時はロシアとウクライナのどちらの味方か

今日はこの話題です。
画像

 ブログランキングに参加しています。よろしければ応援クリックお願いします。



2023-02-14 204000.jpg


1.バフムートの攻防


2月12日、ロシアの民間軍事会社ワグネル・グループの創設者、エフゲニー・プリゴジン氏は、ウクライナ東部の都市バフムート近郊の集落を掌握したと発表しました。プリゴジン氏に関連するテレグラム・チャンネスに投稿された音声メッセージによると、ワグネルは約600人が住んでいたバフムート東方の集落を掌握。プリゴジン氏は、「半径50キロ以内には、ワグネル・グループの戦闘員しかおらず、バフムートを掌握するだろう」とは語ったとのことです。

ロシア国防省は翌13日、ワグネルの主張を繰り返す形で、バフムート近郊の村落クラスナホラを奪取したとする声明を発表しています。

これに対し、ウクライナ国防省は同じく13日、テレグラムへの投稿で、「バフムートを巡る戦闘は継続中だ」と否定しました。

また、ウクライナ軍東部方面部隊のチェレバティ報道官はCNNの取材に答え、村落奪取に関するロシアの主張について「事実ではない……現地では戦闘が続いており、村落は現在も我が軍の支配下にある」としながらも、「敵はバフムートの作戦区域で85回の攻撃を実施した。戦闘は33回行われた。バフムートの市街地での攻撃は25回、戦闘は19回となっている」と説明しています。

チェレバティ氏によるとロシア軍はバフムートまでの経路を砲撃する能力を有するものの、ウクライナ側は対砲兵戦を展開してその縮小を図っているとのことで、武器や食料、装備、医薬品の補給は行えており、負傷兵を現地から退避させることもできていると述べています。

では、実際のところはどうかというと、BBCが2月13日付で現地取材記事を報じています。

それによると、バフムート市内の一部では市街戦も起きていて、気温が氷点下にまで落ち込み、弾薬が少なくなっている中、ウクライナ軍はこの街をまだ維持しているようです。

ただ、ロシア側は、バフムートに通じる主要道路を実質的に支配し、残されている裏ルートは細い補給線のみという状況で、ロシア軍は「ワグネル」の戦闘員を次々と送り込み、1人、また1人と犠牲者を出しながらもジリジリと前身を続けているそうです。

記事ではウクライナ軍兵士のコメントも紹介されているのですけれども、ざっと次の通りです。

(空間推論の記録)
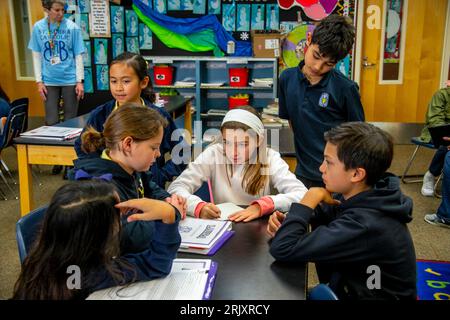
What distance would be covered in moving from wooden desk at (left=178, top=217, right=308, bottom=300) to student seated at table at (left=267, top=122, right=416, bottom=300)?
0.18 ft

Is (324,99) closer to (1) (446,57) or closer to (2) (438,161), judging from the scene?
(2) (438,161)

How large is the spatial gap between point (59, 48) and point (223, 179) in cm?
328

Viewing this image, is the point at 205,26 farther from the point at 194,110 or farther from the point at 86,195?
the point at 86,195

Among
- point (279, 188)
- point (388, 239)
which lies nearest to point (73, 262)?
point (388, 239)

課題 A:
本文の内容を2文でまとめてください。
課題 B:
本文について、次の問いに答えてください。
(i) ワグネルが掌握したとされるバフムート東方の集落には、約何人が住んでいたか。
(ii) チェレバティ報道官によれば、敵がバフムートの作戦区域で実施した攻撃は何回か。
(iii) BBCの記事によると、バフムートへの残された裏ルートはどのような状況か。
課題 C:
本文の次の一文を英語に訳してください。「ロシア国防省は翌13日、ワグネルの主張を繰り返す形で、バフムート近郊の村落クラスナホラを奪取したとする声明を発表しています。」

解答 A:
2月12日、ワグネル・グループ創設者のプリゴジン氏がバフムート近郊の集落を掌握したと発表し、翌13日にはロシア国防省も近郊の村落クラスナホラを奪取したとする声明を出しましたが、ウクライナ国防省は戦闘が継続中だとして否定しました。BBCの2月13日付の現地取材記事によると、ウクライナ軍はバフムートをまだ維持しているようですが、ロシア側は同市に通じる主要道路を実質的に支配しています。

解答 B:
(i) 約600人
(ii) 85回
(iii) 細い補給線のみという状況

解答 C:
On the following day, the 13th, the Russian Ministry of Defense issued a statement echoing Wagner's claim, saying that it had captured Krasna Hora, a village near Bakhmut.